Peston, who was delivering the annual James Cameron memorial lecture at City University London, also pointed out that the Mail's diary item, published in January 2008, contained two major inaccuracies.
He said he accepted the fact that the paper had previously published "unpleasant features, columns and diary items" about him. "I regard myself as a fair target," he said. But the story about his wife "went beyond what I regarded as acceptable". The first they knew of the story was when Busby, a Daily Mail reader, opened the paper at breakfast.
He said: "My instinct was to complain to the Mail and its editors. Sian asked me not to, because she was frail and did not want the added stress of seeing me go to war with a powerful newspaper. So the Mail got away with it. As it often does."
A Daily Mail spokesman said: "We very much regret the distress clearly caused by our 2008 diary piece." He added it was important to understand the background, which was that the paper's diary reporter was introduced to Busby as a Daily Mail journalist and had a friendly conversation during which she volunteered information about her forthcoming book and illness and posed for a picture with her husband. "We are sorry to learn some six years later that the story was not accurate and offer our sincere apologies," the spokesman said.
In a wide-ranging speech in which he expressed his enjoyment of the "trade" of journalism, Peston said: "Some way has to be found to force improved standards of common decency on newspapers. And the essence of this is that there must be a cheap, easy, independent and reliable arbitration process to force speedy, prominent corrections on newspapers, and deliver ample compensation in a timely fashion."
But he does not favour the government's press regulation royal charter. State-underpinned regulation "would make all us poorer – and less free – in the long run", Peston said. Instead, he argued, the press had to improve its behaviour.
Rather than "invading precious privacy without good cause", he said that if newspapers "are going to defend their right to investigate free of state-empowered scrutiny, they have to do more proper investigating that's plainly in the public interest rather than just of interest to the public".

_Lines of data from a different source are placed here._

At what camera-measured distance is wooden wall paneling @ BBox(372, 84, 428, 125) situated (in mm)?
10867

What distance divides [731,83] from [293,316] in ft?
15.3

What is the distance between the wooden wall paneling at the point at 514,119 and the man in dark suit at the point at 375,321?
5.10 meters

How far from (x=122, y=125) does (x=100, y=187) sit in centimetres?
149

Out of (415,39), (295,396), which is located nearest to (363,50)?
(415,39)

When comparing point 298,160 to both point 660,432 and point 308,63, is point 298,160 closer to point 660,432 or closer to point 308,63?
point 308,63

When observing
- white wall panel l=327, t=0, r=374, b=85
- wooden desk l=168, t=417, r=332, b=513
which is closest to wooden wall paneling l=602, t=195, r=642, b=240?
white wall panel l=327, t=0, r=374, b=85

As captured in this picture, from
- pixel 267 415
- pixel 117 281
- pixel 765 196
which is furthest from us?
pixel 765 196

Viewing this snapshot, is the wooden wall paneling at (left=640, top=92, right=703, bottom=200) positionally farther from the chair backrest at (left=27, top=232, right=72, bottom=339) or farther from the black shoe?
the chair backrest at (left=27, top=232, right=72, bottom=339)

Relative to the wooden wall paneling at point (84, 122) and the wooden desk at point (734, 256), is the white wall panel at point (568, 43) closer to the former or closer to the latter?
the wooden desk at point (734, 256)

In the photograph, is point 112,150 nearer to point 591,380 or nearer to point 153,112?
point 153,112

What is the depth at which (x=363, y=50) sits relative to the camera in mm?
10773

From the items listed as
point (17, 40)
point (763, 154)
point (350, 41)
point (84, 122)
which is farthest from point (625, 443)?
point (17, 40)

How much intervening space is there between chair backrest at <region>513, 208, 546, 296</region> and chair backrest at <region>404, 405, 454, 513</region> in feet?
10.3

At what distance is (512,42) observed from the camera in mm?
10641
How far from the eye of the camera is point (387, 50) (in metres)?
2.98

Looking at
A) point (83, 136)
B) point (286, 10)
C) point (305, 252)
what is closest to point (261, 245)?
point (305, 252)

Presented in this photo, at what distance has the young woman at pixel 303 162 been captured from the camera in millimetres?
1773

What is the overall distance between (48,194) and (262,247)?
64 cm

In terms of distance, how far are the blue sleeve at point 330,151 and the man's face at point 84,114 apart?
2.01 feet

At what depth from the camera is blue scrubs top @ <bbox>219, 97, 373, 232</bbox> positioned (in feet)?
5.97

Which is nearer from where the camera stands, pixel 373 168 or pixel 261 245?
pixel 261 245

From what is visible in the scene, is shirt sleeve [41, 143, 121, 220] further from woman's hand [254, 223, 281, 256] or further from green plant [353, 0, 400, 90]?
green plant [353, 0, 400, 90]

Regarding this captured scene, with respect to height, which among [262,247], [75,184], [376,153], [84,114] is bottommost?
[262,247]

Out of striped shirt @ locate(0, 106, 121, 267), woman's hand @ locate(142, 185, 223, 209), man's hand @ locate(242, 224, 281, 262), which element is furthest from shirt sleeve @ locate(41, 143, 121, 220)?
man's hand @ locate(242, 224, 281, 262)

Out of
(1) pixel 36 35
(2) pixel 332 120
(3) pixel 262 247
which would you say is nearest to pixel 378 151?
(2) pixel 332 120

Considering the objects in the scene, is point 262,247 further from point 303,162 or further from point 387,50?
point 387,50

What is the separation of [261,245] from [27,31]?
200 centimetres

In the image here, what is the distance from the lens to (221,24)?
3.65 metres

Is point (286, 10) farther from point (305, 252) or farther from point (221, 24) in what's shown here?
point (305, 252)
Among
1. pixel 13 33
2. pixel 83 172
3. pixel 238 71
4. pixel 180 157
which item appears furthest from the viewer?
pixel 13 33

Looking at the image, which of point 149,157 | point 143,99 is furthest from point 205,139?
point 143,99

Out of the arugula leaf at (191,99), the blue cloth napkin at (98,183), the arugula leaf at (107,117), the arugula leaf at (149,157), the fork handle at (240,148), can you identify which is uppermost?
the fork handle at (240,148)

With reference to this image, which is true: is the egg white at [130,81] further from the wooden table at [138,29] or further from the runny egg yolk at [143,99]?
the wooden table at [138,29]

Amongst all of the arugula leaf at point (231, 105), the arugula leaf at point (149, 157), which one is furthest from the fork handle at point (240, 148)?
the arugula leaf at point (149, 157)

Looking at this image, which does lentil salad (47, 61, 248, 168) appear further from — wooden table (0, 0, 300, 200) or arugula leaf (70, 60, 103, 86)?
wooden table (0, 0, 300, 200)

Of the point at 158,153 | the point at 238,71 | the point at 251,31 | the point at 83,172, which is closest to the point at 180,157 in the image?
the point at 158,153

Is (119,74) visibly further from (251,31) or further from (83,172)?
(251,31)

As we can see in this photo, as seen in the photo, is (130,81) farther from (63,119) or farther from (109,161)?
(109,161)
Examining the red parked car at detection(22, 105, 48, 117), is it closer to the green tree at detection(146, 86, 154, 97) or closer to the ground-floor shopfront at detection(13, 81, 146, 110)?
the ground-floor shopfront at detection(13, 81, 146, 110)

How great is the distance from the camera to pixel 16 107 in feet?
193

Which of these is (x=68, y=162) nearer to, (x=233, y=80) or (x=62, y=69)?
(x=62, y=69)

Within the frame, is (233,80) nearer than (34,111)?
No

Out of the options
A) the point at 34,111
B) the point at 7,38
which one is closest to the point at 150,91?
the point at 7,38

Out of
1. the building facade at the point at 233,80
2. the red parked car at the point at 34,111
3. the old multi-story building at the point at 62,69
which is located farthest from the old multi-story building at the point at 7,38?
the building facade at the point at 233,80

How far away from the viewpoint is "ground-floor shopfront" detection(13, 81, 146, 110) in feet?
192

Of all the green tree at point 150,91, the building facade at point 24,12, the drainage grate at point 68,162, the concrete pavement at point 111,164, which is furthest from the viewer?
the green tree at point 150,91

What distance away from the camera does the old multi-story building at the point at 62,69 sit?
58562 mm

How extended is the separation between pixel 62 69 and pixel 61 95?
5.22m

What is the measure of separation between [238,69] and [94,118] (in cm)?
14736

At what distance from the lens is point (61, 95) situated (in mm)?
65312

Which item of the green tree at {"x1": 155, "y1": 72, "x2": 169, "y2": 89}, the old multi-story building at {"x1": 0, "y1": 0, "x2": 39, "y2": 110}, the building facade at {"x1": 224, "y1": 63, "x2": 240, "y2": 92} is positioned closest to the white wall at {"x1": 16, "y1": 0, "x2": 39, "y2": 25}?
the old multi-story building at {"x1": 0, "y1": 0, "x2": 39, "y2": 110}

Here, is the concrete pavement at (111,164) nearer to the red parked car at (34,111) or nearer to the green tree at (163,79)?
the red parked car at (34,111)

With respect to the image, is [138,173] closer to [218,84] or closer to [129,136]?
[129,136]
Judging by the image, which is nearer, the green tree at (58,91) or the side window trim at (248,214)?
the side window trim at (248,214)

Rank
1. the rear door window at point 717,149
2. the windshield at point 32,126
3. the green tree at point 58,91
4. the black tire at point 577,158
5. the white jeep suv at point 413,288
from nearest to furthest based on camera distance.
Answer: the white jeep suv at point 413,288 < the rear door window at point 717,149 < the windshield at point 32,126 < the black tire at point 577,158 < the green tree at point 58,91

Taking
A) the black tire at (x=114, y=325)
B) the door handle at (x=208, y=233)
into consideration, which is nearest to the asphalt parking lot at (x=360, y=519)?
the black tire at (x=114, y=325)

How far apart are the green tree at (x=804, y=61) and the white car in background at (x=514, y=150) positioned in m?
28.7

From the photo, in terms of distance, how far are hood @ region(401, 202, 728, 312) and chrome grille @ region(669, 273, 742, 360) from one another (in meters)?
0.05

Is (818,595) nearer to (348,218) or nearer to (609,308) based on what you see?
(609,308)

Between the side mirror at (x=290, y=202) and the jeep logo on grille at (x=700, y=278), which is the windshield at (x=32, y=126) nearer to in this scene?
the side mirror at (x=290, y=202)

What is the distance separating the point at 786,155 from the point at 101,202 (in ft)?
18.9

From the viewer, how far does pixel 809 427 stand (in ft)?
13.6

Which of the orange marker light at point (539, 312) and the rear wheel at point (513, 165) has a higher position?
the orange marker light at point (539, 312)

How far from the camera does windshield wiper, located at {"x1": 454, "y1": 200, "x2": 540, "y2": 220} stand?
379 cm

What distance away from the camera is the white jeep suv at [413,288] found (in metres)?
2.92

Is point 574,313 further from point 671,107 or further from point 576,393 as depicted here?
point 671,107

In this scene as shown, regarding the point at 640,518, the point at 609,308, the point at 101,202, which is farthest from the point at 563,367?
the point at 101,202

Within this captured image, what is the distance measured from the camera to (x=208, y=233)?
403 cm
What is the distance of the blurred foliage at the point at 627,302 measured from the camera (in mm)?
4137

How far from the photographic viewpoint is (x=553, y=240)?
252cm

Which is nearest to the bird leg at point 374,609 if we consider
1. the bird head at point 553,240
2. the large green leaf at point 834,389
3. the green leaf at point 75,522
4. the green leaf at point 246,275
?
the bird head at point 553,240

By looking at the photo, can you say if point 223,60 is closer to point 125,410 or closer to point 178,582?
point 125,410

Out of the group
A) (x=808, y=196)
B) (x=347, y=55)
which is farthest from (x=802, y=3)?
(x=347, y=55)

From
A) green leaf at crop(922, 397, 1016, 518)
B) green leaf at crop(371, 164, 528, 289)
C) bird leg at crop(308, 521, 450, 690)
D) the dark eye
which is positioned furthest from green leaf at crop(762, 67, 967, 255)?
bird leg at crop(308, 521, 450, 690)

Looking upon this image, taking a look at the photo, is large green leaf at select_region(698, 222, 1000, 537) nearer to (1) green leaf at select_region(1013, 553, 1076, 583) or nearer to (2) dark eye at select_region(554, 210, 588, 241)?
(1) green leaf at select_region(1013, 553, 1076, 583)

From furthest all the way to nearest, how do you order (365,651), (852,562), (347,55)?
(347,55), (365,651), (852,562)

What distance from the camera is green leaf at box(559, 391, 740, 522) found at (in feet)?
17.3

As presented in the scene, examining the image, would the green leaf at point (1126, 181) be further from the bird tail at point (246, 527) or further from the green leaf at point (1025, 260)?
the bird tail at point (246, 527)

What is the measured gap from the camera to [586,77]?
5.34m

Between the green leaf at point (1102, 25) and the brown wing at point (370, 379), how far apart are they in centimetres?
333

He praised the Mail on Sunday for its "pretty good scoop" on the Co-op Bank chairman, the Rev Paul Flowers, contending that it "shone a light on how an important institution … had been chronically mismanaged".
But Peston, who is soon to move to a new role as the BBC's economics editor, said such stories were the exception.
He called on editors "to shine the brightest light on the institutions of the state, and on the powerful in general … by exposing actual rot and not just hypocrisy and double standards".
He also touched on the huge changes wrought "by the advent of the 24/7, multi-platform, digital and social media world". In the past, after a big story, he said he would be on a high for several days. "Technology has changed the nature of the drug. On a big story today, you can be high – at a lower level of intensity – pretty much the whole time. Because you are always 'on', always able to get the story out – in audio, in video, in blogs, on social media, every waking minute of the day." Reported by guardian.co.uk 4 hours ago.